Department of Instrument Science and Technology, College of Biomedical Engineering and Instrument Science, Zhejiang University, Hangzhou, Zhejiang 310027, China; Department of Psychiatry, Department of Neuroscience and Physiology, School of Medicine, New York University, New York, NY 10016, USA.
Neuro-Electronics Research Flanders (NERF), IMEC, Leuven, Belgium; Brain & Cognition Research Unit, KU Leuven, Leuven, Belgium; VIB, Leuven, Belgium.
Cell Rep. 2018 Dec 4;25(10):2635-2642.e5. doi: 10.1016/j.celrep.2018.11.033.
Uncovering spatial representations from large-scale ensemble spike activity in specific brain circuits provides valuable feedback in closed-loop experiments. We develop a graphics processing unit (GPU)-powered population-decoding system for ultrafast reconstruction of spatial positions from rodents' unsorted spatiotemporal spiking patterns, during run behavior or sleep. In comparison with an optimized quad-core central processing unit (CPU) implementation, our approach achieves an ∼20- to 50-fold increase in speed in eight tested rat hippocampal, cortical, and thalamic ensemble recordings, with real-time decoding speed (approximately fraction of a millisecond per spike) and scalability up to thousands of channels. By accommodating parallel shuffling in real time (computation time <15 ms), our approach enables assessment of the statistical significance of online-decoded "memory replay" candidates during quiet wakefulness or sleep. This open-source software toolkit supports the decoding of spatial correlates or content-triggered experimental manipulation in closed-loop neuroscience experiments.
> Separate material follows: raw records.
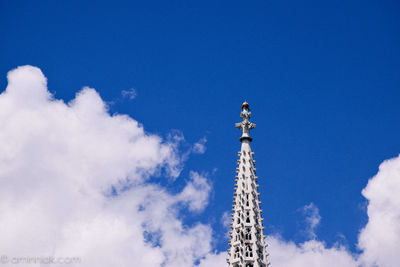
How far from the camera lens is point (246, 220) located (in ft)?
232

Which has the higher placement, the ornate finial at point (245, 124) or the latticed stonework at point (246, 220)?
the ornate finial at point (245, 124)

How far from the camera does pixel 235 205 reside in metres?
72.1

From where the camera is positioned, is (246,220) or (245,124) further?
(245,124)

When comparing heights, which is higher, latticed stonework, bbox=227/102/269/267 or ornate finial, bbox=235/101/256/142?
ornate finial, bbox=235/101/256/142

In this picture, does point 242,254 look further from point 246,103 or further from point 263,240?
point 246,103

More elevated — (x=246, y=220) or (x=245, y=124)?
(x=245, y=124)

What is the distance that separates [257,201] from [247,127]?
12.2m

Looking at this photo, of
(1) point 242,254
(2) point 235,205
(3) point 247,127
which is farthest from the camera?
(3) point 247,127

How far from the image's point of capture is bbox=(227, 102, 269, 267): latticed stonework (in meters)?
67.1

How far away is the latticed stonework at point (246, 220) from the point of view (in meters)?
67.1

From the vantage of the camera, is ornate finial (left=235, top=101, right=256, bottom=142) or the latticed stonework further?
ornate finial (left=235, top=101, right=256, bottom=142)

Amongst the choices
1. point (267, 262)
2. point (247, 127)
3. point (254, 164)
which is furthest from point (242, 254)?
point (247, 127)

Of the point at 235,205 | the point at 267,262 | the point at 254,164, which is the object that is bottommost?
the point at 267,262

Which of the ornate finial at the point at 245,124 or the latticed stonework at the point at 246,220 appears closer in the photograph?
the latticed stonework at the point at 246,220
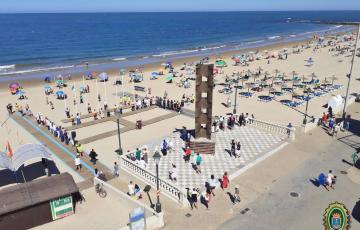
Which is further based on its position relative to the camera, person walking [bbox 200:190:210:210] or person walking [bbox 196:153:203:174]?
person walking [bbox 196:153:203:174]

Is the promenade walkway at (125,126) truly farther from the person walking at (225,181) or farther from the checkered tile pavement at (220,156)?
the person walking at (225,181)

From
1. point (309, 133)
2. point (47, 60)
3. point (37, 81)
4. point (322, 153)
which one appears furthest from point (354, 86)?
point (47, 60)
从特定脑回路中的大规模群体尖峰活动中揭示空间表示,为闭环实验提供了有价值的反馈。我们开发了一个基于图形处理单元(GPU)的群体解码系统,用于从啮齿动物的未排序时空尖峰模式中快速重建空间位置,无论是在运行行为还是在睡眠期间。与优化的四核中央处理单元(CPU)实现相比,我们的方法在八个测试的大鼠海马体、皮层和丘脑群体记录中实现了约 20 到 50 倍的速度提升,具有实时解码速度(每个尖峰约几毫秒分之一)和可扩展性高达数千个通道。通过实时容纳并行洗牌(计算时间<15 毫秒),我们的方法能够评估安静清醒或睡眠期间在线解码的“记忆重放”候选者的统计显著性。这个开源软件工具包支持在闭环神经科学实验中解码空间相关性或内容触发的实验操作。